“On average, every 15 minutes, the use of a firearm results in a violent death somewhere around the world. The widespread availability of small arms and light weapons and their ammunition is a key enabler of armed violence and conflict. High levels of arms and ammunition in circulation contribute to insecurity, cause harm to civilians, facilitate human rights violations and impede humanitarian access.” (UN Secretary-General’s ‘Agenda for Disarmament: Securing our Common Future’ (2018)).
Although there is not a single encompassing definition, small arms and firearms are generally considered as weapons that are designed for individual use, while light weapons are designed for use by a group of two to three people, serving as a crew. All of them share the common characteristic that they are relatively cheap and light as well as easy to handle, transport and conceal. Today, it is estimated that more than 1 billion small arms are in global circulation, with around 700,000 to 900,000 being newly produced each year. While small arms and light weapons and the related ammunition do not necessarily create conflict per se, it is this excessive accumulation that often leads to longer lasting and more lethal violence, the impediment of post-conflict rehabilitation and the slowing down of economic growth. In addition, the trade and brokering has become more diverse over time due to a multiplication of outlets, the fragmentation of commercial markets for small arms as well as the Internet and the Dark Web, posing growing threats to the illicit trade in small arms and light weapons and to the diversion to private entities – including terrorist and criminal groups.
This short course examines how the United Nations has addressed and continues to address issues related to small arms and light weapons – in particular via its three key bodies in this field: the General Assembly, the Security Council, and the Human Rights Council. The course also presents core international documents that were created over the last two decades in the fight against the illicit manufacture and transfer of, and trade in, small arms and light weapons such as the UN Programme of Action on small arms and light weapons, the Firearms Protocol and the Arms Trade Treaty. It equally outlines how regional organisations such as the Organization for Security and Co-operation in Europe, and non-governmental organisations contribute to the efforts in tackling the problem of surplus small arms and light weapons, as well as the negative consequences of the illicit arms trade and widespread violence linked to them.
This course examines the destructive use of explosive weapons in populated areas and the international efforts that have been created in order to respond to this humanitarian issue. It discusses the effects of armed conflict on non-combatants in urban settings, as well as the challenges caused by this problem.
Upon completion of this course, you will be able to:
- Justify the significance of disarmament and non-proliferation
- Describe the role the United Nations, the UN Office for Disarmament Affairs (UNODA), the Organization for Security and Co-operation in Europe (OSCE), non-governmental organisations and other civil society actors play in addressing disarmament issues in general and in tackling the small arms and light weapons problem in particular
- Understand the difference between a small arm and a light weapon
- Explain the importance to control the manufacturing of, and trade in, small arms and light weapons; and
- Analyse the various international instruments and frameworks that tackle the small arms and light weapons problem, including the UN Programme of Action, the Firearms Protocol, the Arms Trade Treaty and the OSCE Document on Small Arms and Light Weapons among others
The course is open to all interested audiences.
Components and Methodology:
Each module takes approximately 20 minutes and can be completed at the learner’s own pace
The course consists of two thematic modules:
The course is available in English and is held in the Disarmament Education Dashboard, thus participants need a computer or mobile device, with audio and reliable internet connection.
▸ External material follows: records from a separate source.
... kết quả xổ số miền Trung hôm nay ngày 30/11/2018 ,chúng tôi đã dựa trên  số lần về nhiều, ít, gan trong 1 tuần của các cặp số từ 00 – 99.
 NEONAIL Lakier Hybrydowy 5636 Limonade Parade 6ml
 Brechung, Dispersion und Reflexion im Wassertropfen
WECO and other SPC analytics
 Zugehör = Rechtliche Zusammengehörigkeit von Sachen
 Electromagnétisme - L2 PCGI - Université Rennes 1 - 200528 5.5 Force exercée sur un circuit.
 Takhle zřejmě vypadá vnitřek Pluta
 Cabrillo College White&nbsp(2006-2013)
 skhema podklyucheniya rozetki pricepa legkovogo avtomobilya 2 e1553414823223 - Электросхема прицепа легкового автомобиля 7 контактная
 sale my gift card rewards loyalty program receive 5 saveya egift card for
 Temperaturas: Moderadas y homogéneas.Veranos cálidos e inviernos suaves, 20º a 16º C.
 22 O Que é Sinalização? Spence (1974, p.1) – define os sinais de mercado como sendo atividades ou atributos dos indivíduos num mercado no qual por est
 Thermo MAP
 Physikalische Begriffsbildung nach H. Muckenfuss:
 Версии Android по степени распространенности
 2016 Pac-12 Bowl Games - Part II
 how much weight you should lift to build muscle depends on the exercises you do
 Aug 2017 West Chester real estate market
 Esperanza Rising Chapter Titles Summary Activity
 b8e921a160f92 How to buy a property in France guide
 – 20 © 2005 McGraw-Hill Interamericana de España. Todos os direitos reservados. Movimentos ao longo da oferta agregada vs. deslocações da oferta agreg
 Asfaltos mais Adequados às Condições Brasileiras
No special software is required.
Upon successful completion of thematic modules, including examination and course evaluation a certificate of completion will automatically be issued to the participant.
The UN Office for Disarmament Affairs Short Course Series aims at making available quality education material on disarmament, arms control, non-proliferation and issues cross-cutting with security, such as gender and development. The courses are targeted for and available to the general public at UNODA’S globally accessible e-Learning platform disarmamenteducation.org.
In line with the UN Secretary-General’s Agenda for Disarmament this short-course series aims to contribute to the implementation of the Sustainable Development Goals.